▶ Written request
Copy out the lines below word for word, omitting the pictures.

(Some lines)
*-*-*

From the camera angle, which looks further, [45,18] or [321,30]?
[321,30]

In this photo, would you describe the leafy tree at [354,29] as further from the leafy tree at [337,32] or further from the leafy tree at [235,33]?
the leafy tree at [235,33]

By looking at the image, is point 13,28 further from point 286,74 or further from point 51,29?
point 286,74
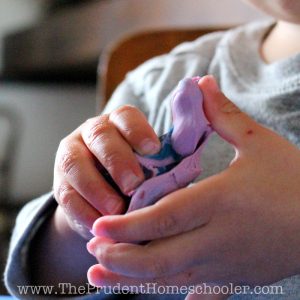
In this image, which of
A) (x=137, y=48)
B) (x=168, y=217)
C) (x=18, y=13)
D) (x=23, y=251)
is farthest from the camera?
(x=18, y=13)

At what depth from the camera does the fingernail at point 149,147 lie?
0.34 meters

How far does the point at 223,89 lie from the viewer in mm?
558

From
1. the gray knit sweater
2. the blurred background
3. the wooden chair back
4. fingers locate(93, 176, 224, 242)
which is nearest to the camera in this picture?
fingers locate(93, 176, 224, 242)

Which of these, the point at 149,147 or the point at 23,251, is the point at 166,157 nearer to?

*-*-*

▶ Solution to the exercise
From the camera angle, which looks further, [45,18] or [321,30]?
[321,30]

In this photo, would you describe the leafy tree at [354,29] as further from the leafy tree at [337,32] or further from the leafy tree at [235,33]?
the leafy tree at [235,33]

By looking at the image, is point 13,28 further from point 286,74 or further from point 51,29?
point 286,74
In this image, which of
A) (x=137, y=48)
B) (x=168, y=217)
C) (x=18, y=13)
D) (x=23, y=251)
is farthest from the camera?
(x=18, y=13)

At what depth from the camera does the fingernail at point 149,147 lie?
0.34 meters

How far does the point at 223,89 lie from the viewer in mm?
558

From
1. the gray knit sweater
2. the blurred background
3. the wooden chair back
4. fingers locate(93, 176, 224, 242)
which is nearest to the camera in this picture?
fingers locate(93, 176, 224, 242)

Which of these, the point at 149,147 or the point at 23,251, is the point at 166,157 nearer to?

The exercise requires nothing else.